Patch 1/5 is by Paul Eggert
 <https://lists.gnu.org/archive/html/bug-gnulib/2017-05/msg00176.html>
It fixes an alert from GCC's -fcheck-pointer-bounds instrumentation.

Patch 2/5 was originally by Eric Blake
 <https://lists.gnu.org/archive/html/bug-gnulib/2009-09/msg00287.html>.
It fixes an undefined behaviour: The code used the _tolower function
on arbitrary ASCII letters. But this function is documented, e.g. in
 <https://linux.die.net/man/3/_tolower>, to take only uppercase letter
as arguments.
Inside glibc it might not be undefined behaviour if glibc's _tolower
functions has more guarantees. But tolower() is not that much slower.
This part of glibc is not performance-critical: Producing the --help
output occurs at most once per program run, and there are rarely more
than 1000 command-line options for which the help output needs to be
produced.

Patch 3/5 fixes undefined behaviour caused by calling the functions
isspace(), isalpha(), isalnum(), isdigit() on values of type 'char',
not 'unsigned char'. See e.g. POSIX
 <https://pubs.opengroup.org/onlinepubs/9699919799/functions/isalnum_l.html>
This matters only on platforms for which 'char' is signed (e.g. not
on powerpc), and only for options that contain non-ASCII characters.
Admittedly, this is rare nowadays that ISO-8859-1 is no longer in wide
use. But it costs nothing to fix this: Fetching a byte from memory
and zero-extending it takes as many CPU instructions as fetching a byte
from memory and sign-extending it.

Patch 4/5 are cosmetic / readability changes that I felt most helpful
when understanding this code.
  - Add sectioning comments. Reading a 2000-lines file without
    structure is like reading a 200-pages novel with no chapter titles.
    The file has page breaks, but they don't carry any information,
    and some editors don't display page breaks.
  - Write NULL to designate a null pointer. It does help readability
    to write 0 for integers and NULL for pointers.
  - Fix wrong comments.
  - Move two functions so that they appear in proximity of related code,
    instead of interrupting the sequence of functions that deal with
    something completely different.

Patch 5/5 fixes undefined behaviour caused by calling the function
qsort() with a sort predicate that is not a total order. POSIX
 <https://pubs.opengroup.org/onlinepubs/9699919799/functions/qsort.html>
says:
  "When the same objects ... are passed more than once to the
   comparison function, the results shall be consistent with one
   another. That is, they shall define a total ordering on the array."

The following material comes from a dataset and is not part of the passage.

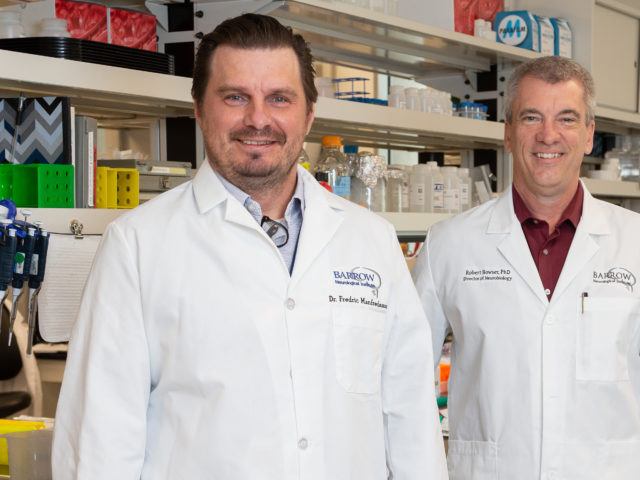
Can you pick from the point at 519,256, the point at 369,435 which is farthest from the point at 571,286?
the point at 369,435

I added some debugging before the qsort() call and printed out
the results of this comparison function
  1) as a matrix,
  2) as a list of violations of the total order rule.

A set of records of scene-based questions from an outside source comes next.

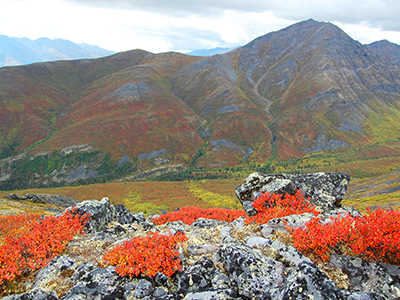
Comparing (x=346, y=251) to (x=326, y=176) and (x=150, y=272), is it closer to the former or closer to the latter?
(x=150, y=272)

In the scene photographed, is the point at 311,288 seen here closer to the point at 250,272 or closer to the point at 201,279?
the point at 250,272

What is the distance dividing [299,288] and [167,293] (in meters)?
6.38

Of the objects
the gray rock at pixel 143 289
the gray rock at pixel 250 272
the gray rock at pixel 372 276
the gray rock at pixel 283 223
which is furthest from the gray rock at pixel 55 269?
the gray rock at pixel 372 276

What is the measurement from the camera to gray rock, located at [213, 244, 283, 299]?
35.8ft

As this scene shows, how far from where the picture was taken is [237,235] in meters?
18.4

For example, the output on the gnulib test suite example was:

hol_sort: entries = {
  [0] = [] [Main options]
  [1] = [test] []
  [2] = [] [Option Group 1]
  [3] = [verbose] [Simple option without arguments]
  [4] = [file] [Option with a mandatory argument]
  [5] = [hidden] [Hidden option]
  [6] = [] [Option Group 1.1]
  [7] = [cantiga] [create a cantiga]
  [8] = [sonet] [create a sonet]
  [9] = [] [Option Group 2]
  [10] = [option] [An option]
  [11] = [optional] [Option with an optional argument. ARG is one of the following:]
  [12] = [one] [one unit]
  [13] = [two] [two units]
  [14] = [many] [many units]
  [15] = [] [Option Group 2.1]
  [16] = [poem] [create a poem]
  [17] = [limerick] [create a limerick]
  [18] = [help] [give this help list]
  [19] = [usage] [give a short usage message]
  [20] = [program-name] [set the program name]
  [21] = [HANG] [hang for SECS seconds (default 3600)]
  [22] = [version] [print program version]
}
hol_sort: comparisons =
   . - - - - - - - - - - - - - - - - - - - - - -
   + . - - - - - - - - - - - - - - - - - - - - -
   + + . - - . . . . - - - - - - - - - - - - - -
   + + + . + + . . . - - - - - - - - - - - - - -
   + + + - . + . . . - - - - - - - - - - - - - -
   + + . - - . . . . - - - - - - - - - - - - - -
   + + . . . . . - - - - - - - - - - - - - - - -
   + + . . . . + . - - - - - - - - - - - - - - -
   + + . . . . + + . - - - - - - - - - - - - - -
   + + + + + + + + + . - - - - - . . . - - - - -
   + + + + + + + + + + . - - - - . . . - - - - -
   + + + + + + + + + + + . - - - . . . - - - - -
   + + + + + + + + + + + + . - + . . . - - - - -
   + + + + + + + + + + + + + . + . . . - - - - -
   + + + + + + + + + + + + - - . . . . - - - - -
   + + + + + + + + + . . . . . . . - - - - - - -
   + + + + + + + + + . . . . . . + . + - - - - -
   + + + + + + + + + . . . . . . + - . - - - - -
   + + + + + + + + + + + + + + + + + + . - + + -
   + + + + + + + + + + + + + + + + + + + . + + -
   + + + + + + + + + + + + + + + + + + - - . . -
   + + + + + + + + + + + + + + + + + + - - . . -
   + + + + + + + + + + + + + + + + + + + + + + .
hol_sort: transitivity violated for [2] [3] [6]
hol_sort: transitivity violated for [2] [3] [7]
...

"transitivity violated for [2] [3] [6]" means that
  compare([2], [3]) < 0
  compare([3], [6]) = 0
  compare([2], [6]) = 0
and similarly for the other violations.

More details in
 <https://lists.gnu.org/archive/html/bug-gnulib/2020-12/msg00088.html>.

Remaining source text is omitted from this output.